*** Source data Section Begins ***

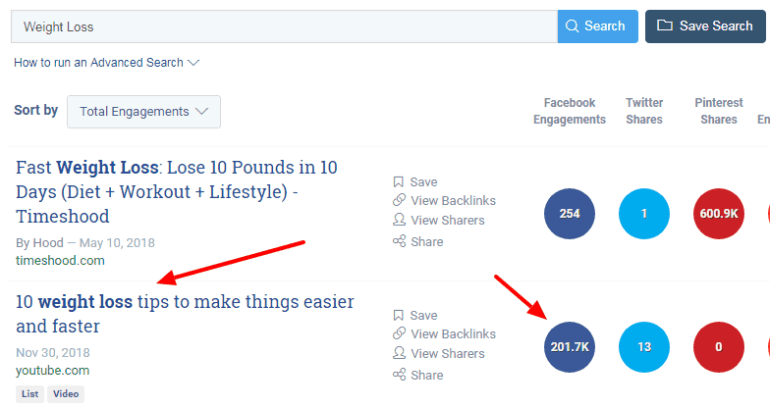 BuzzSumo List Post Blog Ideas
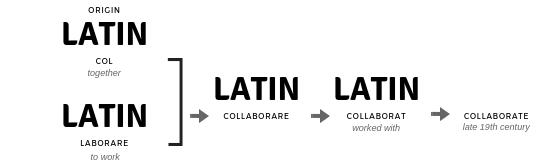 collaborate latin.jpg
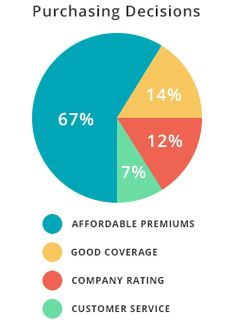 Home Insurance #average #insurance #rates #by #car #and #age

*** Source data Section Ends ***

About this exercise –
No pictures belong in the answer; copy all other parts of the listing exactly.

Result of the exercise –
 BuzzSumo List Post Blog Ideas
 collaborate latin.jpg
 Home Insurance #average #insurance #rates #by #car #and #age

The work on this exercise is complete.